Law Abiding Citizen - Dir. Felix Gary Gray

‘Law Abiding Citizen’ is your typical and quite lacklustre American vigilante thriller. Clyde (Gerard Butler) avenges the death of his wife and daughter ten years after they were killed by home invaders. By using every little technological gizmo available in the twenty-first century to exact his retribution among those he believes have wronged him and his family in the most brutal and satisfying fashion. While Nick Rice (Jamie Foxx) is the hot-shot lawyer who first tried Clyde’s family’s killers and is now paying the price for making a deal with one of the men to turn on his partner and send him to death row.

Despite plenty of inventive mind-numbing violence on show, this film suffers from two major drawbacks in my opinion which restrict ‘Law Abiding Citizen’ from simply being an enjoyable action-thriller and instead turns F. Gary Gray’s latest film into nothing more than just another throwaway film. The first is the repetitive nature of the film’s structure which eventually follows the increasingly boring narrative route of a dubious moral confrontation between Clyde (Butler) and Nick (Jamie Foxx), followed by an elaborate death sequence. Before the two men meet again and have another moral and ethical tussle and start the cycle over, and over, and over, and over again with nothing in-between. Instead of enjoying the film for what it is, a popcorn-flick, you are instead constantly questioning the motives of the characters and what the central point/theme of the film is trying to communicate to the audience.

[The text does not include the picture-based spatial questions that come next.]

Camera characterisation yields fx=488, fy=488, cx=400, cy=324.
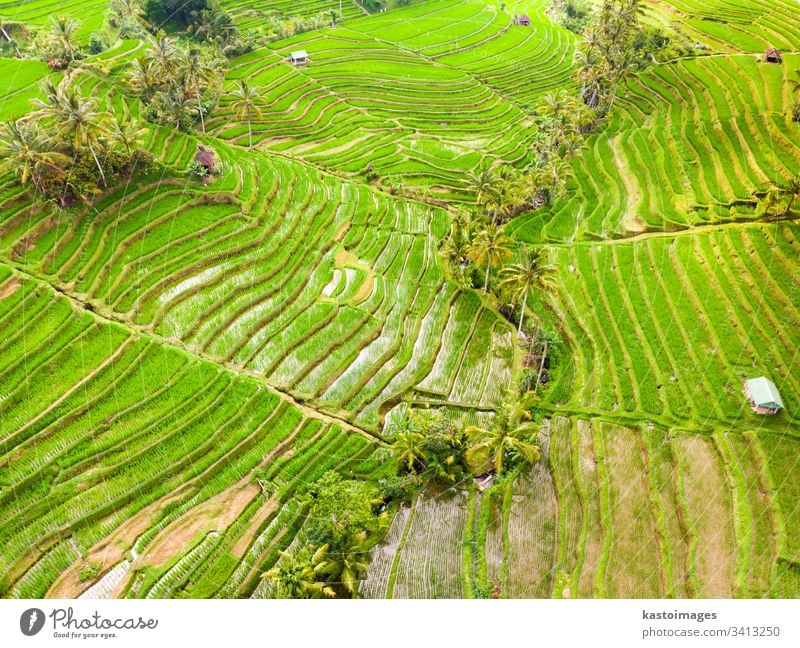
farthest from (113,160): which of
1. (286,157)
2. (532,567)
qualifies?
(532,567)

Secondly, despite having both Jamie Foxx and Gerard Butler in prominent roles and a backroom cast containing the likes of Gregory Itzin, Bruce McGill and Sarah Lowell there isn’t one dominant character in the film. Both Butler and Foxx put forward barely adequate performances which allow the audience just a brief insight into the minds of the morally ambiguous Clyde and the strict judicial employee Nick. This insufficient characterisation also detracts heavily on the already ridiculous ending, not because we don’t expect it, but that we don’t understand it. When the lights go up in the cinema, you will be left questioning the whole moral dilemma the film has placed forth and in essence, what was the ACTUAL message of the film itself. Believe me it isn’t as clear cut as it seems considering the scenes that have gone before. It must also be noted however that Kurt Wimmer’s script does not act favourably toward the actors or actresses either. Most of the scenes which contain potential between Butler and Foxx simply end on a profanity and a simple yes or no answer. Not exactly Oscar winning material.

With a gleaming Hollywood cast of Jamie Foxx, Bruce McGill and the safe-grossing Gerard Butler, ‘Law Abiding Citizen’ certainly had potential to be something more than just another ‘revenge/retribution picture’, but unfortunately a poor script, a terrible plot and awkward pacing make this film one to miss this year.